La diffusion et la consommation de contenus pornographiques sont massives et représentent le quart de la bande passante d'internet. Les plateformes dites pour adultes font partie des sites les plus consultés, comparables aux grands moteurs de recherche, aux réseaux sociaux, aux grands médias, etc. La France occupe – hélas ! – la quatrième place mondiale dans la consommation de contenus pour adultes.
Les critiques sur l'évolution de l'industrie pornographique ne sont pas nouvelles, notamment sur ses effets sur les consommateurs, en particulier les plus jeunes, mais pas uniquement, qu'ils soient volontaires ou accidentels. Ces critiques ont pris plus récemment un tour dramatique avec la révélation d'abus particulièrement graves, en France même, sur de jeunes femmes lors de la réalisation de tournages dits amateurs.
La massification et la banalisation de la pornographie peuvent entraîner la recherche de contenus toujours plus inventifs et, par conséquent, des pratiques de plus en plus extrêmes, voire violentes, sans le consentement réel des personnes. Nous devons donc nous interroger davantage sur les conditions de production des contenus pour adultes et sur les règles qui devraient les encadrer, et imposer, par exemple, des médiateurs du consentement ou des dispositifs comparables.
M. Loïc Hervé. Bien sûr !
Mme Véronique Guillotin. Il ressort des travaux de la délégation aux droits des femmes que ces abus touchent particulièrement l'industrie dite amateur, réalité qui cache en fait l'absence totale de garanties pour les jeunes femmes – ce sont elles le plus souvent les victimes – et une organisation digne des labels les plus établis.
La pornographie dite professionnelle n'est pas pour autant exempte de critiques. On sait de longue date que les conditions de travail lors des tournages et les conditions sanitaires les plus élémentaires ne sont pas respectées.
Un point important ressort des auditions menées l'année dernière : les actrices, qui refusent d'être assimilées à des prostituées, demandent à être reconnues en tant qu'actrices. Elles veulent que leur profession puisse s'organiser de façon à mieux défendre leurs droits, au moyen par exemple de syndicats interprofessionnels ou d'agences, à l'instar des acteurs classiques. En tant que cosignataire de la proposition de résolution, qui fait l'objet d'un consensus transpartisan, je me permets d'attirer l'attention sur ce point.

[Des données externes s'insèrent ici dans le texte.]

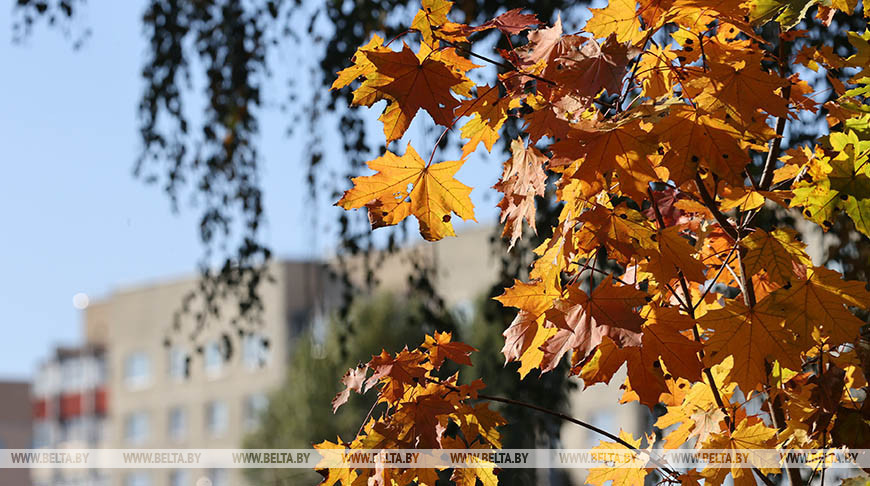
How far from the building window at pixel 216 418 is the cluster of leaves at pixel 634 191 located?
88.4 ft

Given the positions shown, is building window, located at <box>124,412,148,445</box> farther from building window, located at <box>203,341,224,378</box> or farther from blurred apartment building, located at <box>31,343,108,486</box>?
building window, located at <box>203,341,224,378</box>

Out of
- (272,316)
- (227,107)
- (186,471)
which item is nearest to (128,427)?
(186,471)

J'en viens maintenant au deuxième axe de la problématique : l'effet de la pornographie sur le public. Qu'on le veuille ou non, la pornographie occupe aujourd'hui une place importante, sans pour autant qu'il faille la considérer comme un produit de consommation classique.
L'accès à la pornographie des mineurs est problématique dans la mesure où ces contenus leur sont interdits par la loi. Le contrôle de l'âge est une difficulté réelle. Un dispositif de certification de l'âge, qui devrait être mis en œuvre cette année, est en cours d'élaboration. Je rappellerai pour ma part la loi du 2 mars 2022 visant à renforcer le contrôle parental sur les moyens d'accès à internet, adoptée voilà un an. Sait-on si elle a d'ores et déjà produit des effets ?

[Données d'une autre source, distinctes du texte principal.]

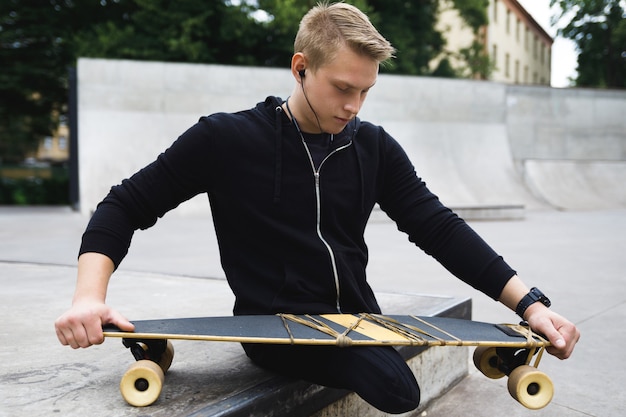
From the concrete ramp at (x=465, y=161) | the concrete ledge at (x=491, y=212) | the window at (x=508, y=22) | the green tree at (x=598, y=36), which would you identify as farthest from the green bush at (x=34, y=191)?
the window at (x=508, y=22)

L'accès des adultes à la pornographie est quant à lui autorisé en France et, plus largement, dans les pays occidentaux, mais il est souvent interdit ou limité dans le reste du monde. Pour autant, les effets de la pornographie sur les adultes ne devraient pas être négligés, soit parce qu'ils y ont été confrontés pendant l'adolescence, soit parce qu'elle contribue encore à donner une vision déformée de la sexualité. Enfin, les adultes ont naturellement une responsabilité dans leur propre usage de la pornographie et dans les conseils qu'ils doivent apporter aux mineurs. J'évoque là la question de l'éducation.
En conclusion, convaincus de la nécessité d'agir plus efficacement pour lutter contre les dérives de cette industrie, les membres du RDSE voteront cette proposition de résolution. (Applaudissements sur les travées du groupe RDSE, ainsi que sur des travées des groupes UC, SER et CRCE.)